PRÉSENTER SON MANUSCRIT

Si, lors de l’envoi d’un premier roman, une petite lettre de présentation s’impose (avec une très courte bio et un court résumé de votre livre, et surtout, absolument aucune faute d’orthographe !), n’oubliez pas que la seule chose dont l’éditeur va vraiment juger, c’est votre manuscrit. Il est donc important de le présenter convenablement, pour vous assurer toutes les chances qu’il soit lu avec plaisir ! Voici quelques conseils sur la forme que devrait avoir votre manuscrit : – Cela peut paraître évident, mais je précise tout de même : on imprime sur du papier blanc, en A4… – Une couverture sobre (cela ne sert à rien de faire votre propre couverture, avec une magnifique illustration, etc… Cela peut même vous desservir. En général, les éditeurs le savent, quand un auteur envoie son texte avec une magnifique couverture illustrée, c’est qu’il n’est pas suffisamment sûr de la puissance de son récit…). La page de couverture de votre livre ne comportera que deux choses : vos coordonnées et le titre de votre livre ! Point final. – Le corps du texte : écrit en Times New Roman (n’essayez pas d’être original, cela aussi vous desservira…), entre 12 et 15 points, en double interligne, avec des paragraphes justifiés, et avec de belles marges à gauche et à droite, pour laisser de la place à la correction. En moyenne, mis en forme, votre manuscrit devrait contenir à peu près 2 000 signes par page, espaces compris (pour vous en assurer, utilisez la fonction « statistiques » de votre traitement de texte…) – Numérotez les pages. – Suivez la présentation usuelle des romans publiés chez les grands éditeurs (alinéas en début de paragraphe, pas de saut de ligne entre les paragraphes, tirets cadratins pour les dialogues, espaces insécables avant les ponctuations doubles, etc…). Familiarisez-vous avec les règles de typographie, pour montrer que vous savez ce que c’est qu’un roman publié. – Imprimez recto seulement. Pas de recto-verso !

Consignes ->
(1) Dans le texte sur la présentation du manuscrit, quelle police est préconisée pour le corps du texte ?
(2) Indiquez si chacune des affirmations suivantes concorde avec le texte sur la présentation du manuscrit, en citant les mots qui tranchent : (a) La page de couverture doit porter les coordonnées de l'auteur et le titre du livre. (b) Une impression en recto-verso est recommandée. (c) Il faut sauter une ligne entre les paragraphes.
(3) Prolongez le texte sur la présentation du manuscrit après sa dernière phrase.

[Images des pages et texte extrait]

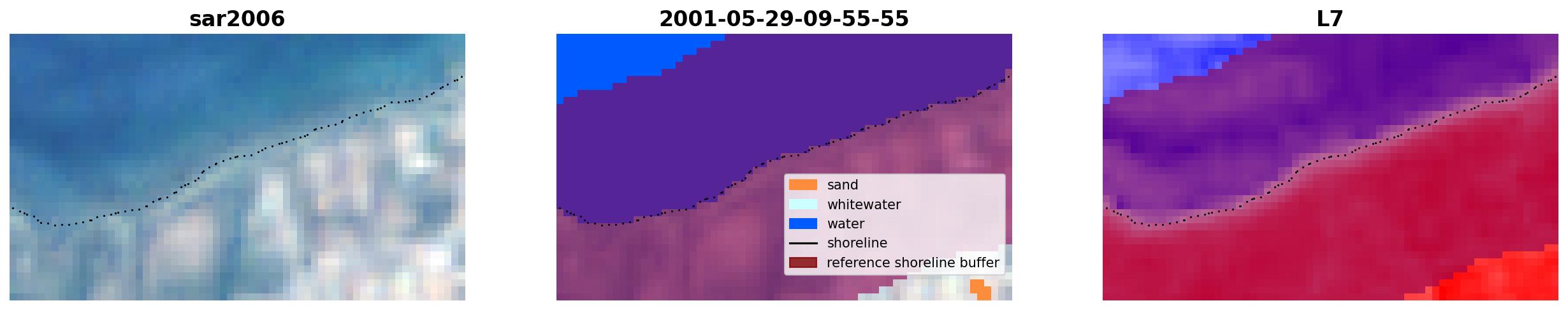 sar2006

2001-05-29-09-55-55

sand
whitewater
water
shoreline
reference shoreline buffer

L7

Réponses aux consignes ->
(1) Le Times New Roman.

(2)
(a) Oui : « La page de couverture de votre livre ne comportera que deux choses : vos coordonnées et le titre de votre livre ! »
(b) Non : « Imprimez recto seulement. Pas de recto-verso ! »
(c) Non : « pas de saut de ligne entre les paragraphes »

(3)
CONCLUSION

Voilà. Maintenant que vous avez envoyé votre manuscrit en mettant toutes les chances de votre côté, ce sera au destin (enfin, aux éditeurs…), de choisir ! Mais plus vous aurez porté d’attention à votre roman, à son écriture, et à sa présentation, plus vous aurez de chance de recevoir une réponse positive. Et si ce n’est pas le cas, ne perdez pas espoir ! Souvenez-vous de ce que je vous ai dit en introduction : certains grands auteurs, comme Stephen King, ont essuyé de nombreux refus avant de parvenir à éveiller l’intérêt d’un éditeur. En outre, à chaque nouvelle tentative, vous allez vous améliorer. Et vous le ferez toute votre vie. Chaque livre qu’on écrit est une nouvelle leçon d’écriture. J’espère, toutefois, vous voir donné quelques pistes utiles. Ce ne sont que quelques petites idées en vrac, qui ne demandent qu’à être complétées (je le ferai sans doute un jour dans un ouvrage plus détaillé), et qui ne sont pas l’unique et seule vérité. Chacun a la sienne. Mais j’espère que cela pourra vous aider un peu… Et n’oubliez pas, ce qui compte, surtout, c’est la PERSÉVÉRANCE. À vous de jouer !

Réussir son premier roman – IX : Premier jet, deuxième jet…

SE LANCER DANS LE PREMIER JET !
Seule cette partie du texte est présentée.